2801 – [Que sais-je ? n° 1014, p. 34/35]
Sans doute, l'accord entre eux (les membres du Comité) ne régna pas toujours. Leurs tempéraments différaient et les heurts personnels, qu'engendraient des amours propres exacerbés, et le surmenage, furent fréquents. De plus, tandis que Billaud-Varenne et Collot d'Herbois inclinaient vers les sans-culottes, Prieur (de la Côte-d'Or), Lindet et Carnot demeuraient profondément conservateurs et refusèrent de s’inscrire aux Jacobins. Ainsi est-on tenté de reconnaître, selon l'actuelle terminologie, entre cette extrême gauche et cette droite, une gauche qui groupait Robespierre, Prieur (de la Marne), Jean Bon Saint-André, et un centre avec Barère et Hérault de Séchelles. Mais ces divergences d'opinions, qui étaient réelles, s’effaçaient devant le « salut du peuple » qui fut, pour Carnot et pour tous ses collègues, « la loi suprême ».
2802 – [Que sais-je ? n° 1014, p. 38]
La victoire « supposait le talent et le pouvoir », elle réclamait la coordination de l'action des armées. On n'envisageait pas de créer un état-major général, encore moins de nommer un généralissime, qui auraient été indépendant de la Convention et du gouvernement. Il fallait donc faire entrer au Comité « un technicien patriote » ; ce fut Lazare Carnot.
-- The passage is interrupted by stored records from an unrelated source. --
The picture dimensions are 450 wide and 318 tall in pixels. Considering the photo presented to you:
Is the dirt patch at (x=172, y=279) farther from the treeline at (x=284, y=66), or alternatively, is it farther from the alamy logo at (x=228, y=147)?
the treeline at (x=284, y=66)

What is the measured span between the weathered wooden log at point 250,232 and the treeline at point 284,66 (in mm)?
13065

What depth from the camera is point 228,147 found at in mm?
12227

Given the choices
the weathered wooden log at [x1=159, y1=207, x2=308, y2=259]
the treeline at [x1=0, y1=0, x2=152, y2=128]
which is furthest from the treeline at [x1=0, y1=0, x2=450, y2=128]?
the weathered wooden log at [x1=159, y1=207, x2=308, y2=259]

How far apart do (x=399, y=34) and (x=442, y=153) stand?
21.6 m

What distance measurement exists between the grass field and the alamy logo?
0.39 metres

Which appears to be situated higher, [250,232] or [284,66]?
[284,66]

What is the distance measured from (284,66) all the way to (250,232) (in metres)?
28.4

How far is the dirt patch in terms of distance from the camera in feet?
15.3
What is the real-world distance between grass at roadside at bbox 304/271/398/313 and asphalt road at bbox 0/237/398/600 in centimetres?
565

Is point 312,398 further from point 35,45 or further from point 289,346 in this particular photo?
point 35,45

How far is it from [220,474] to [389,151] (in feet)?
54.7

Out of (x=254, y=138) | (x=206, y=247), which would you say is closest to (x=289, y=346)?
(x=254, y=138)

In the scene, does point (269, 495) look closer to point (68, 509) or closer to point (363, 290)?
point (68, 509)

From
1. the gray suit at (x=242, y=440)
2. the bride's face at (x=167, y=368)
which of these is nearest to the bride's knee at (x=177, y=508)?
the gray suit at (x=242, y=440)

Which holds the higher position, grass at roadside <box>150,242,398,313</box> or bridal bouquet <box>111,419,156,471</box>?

Le 12 juillet 1793, il avait soumis à la section de la Guerre un projet de campagne qui se limitait à l'armée du Nord, mais contrecarrait les plans de Custine. Proposé sans doute par Barère et soutenu par Prieur, le Comité l'appela le 6 août à Paris et, le lendemain, il signa pour la première fois au registre. Son élection régularisée le 14, il s’attela aussitôt à une tache inhumaine, y « jouant sa réputation, sa carrière et sa vie. Il y devint le Grand Carnot (M. Reinhard).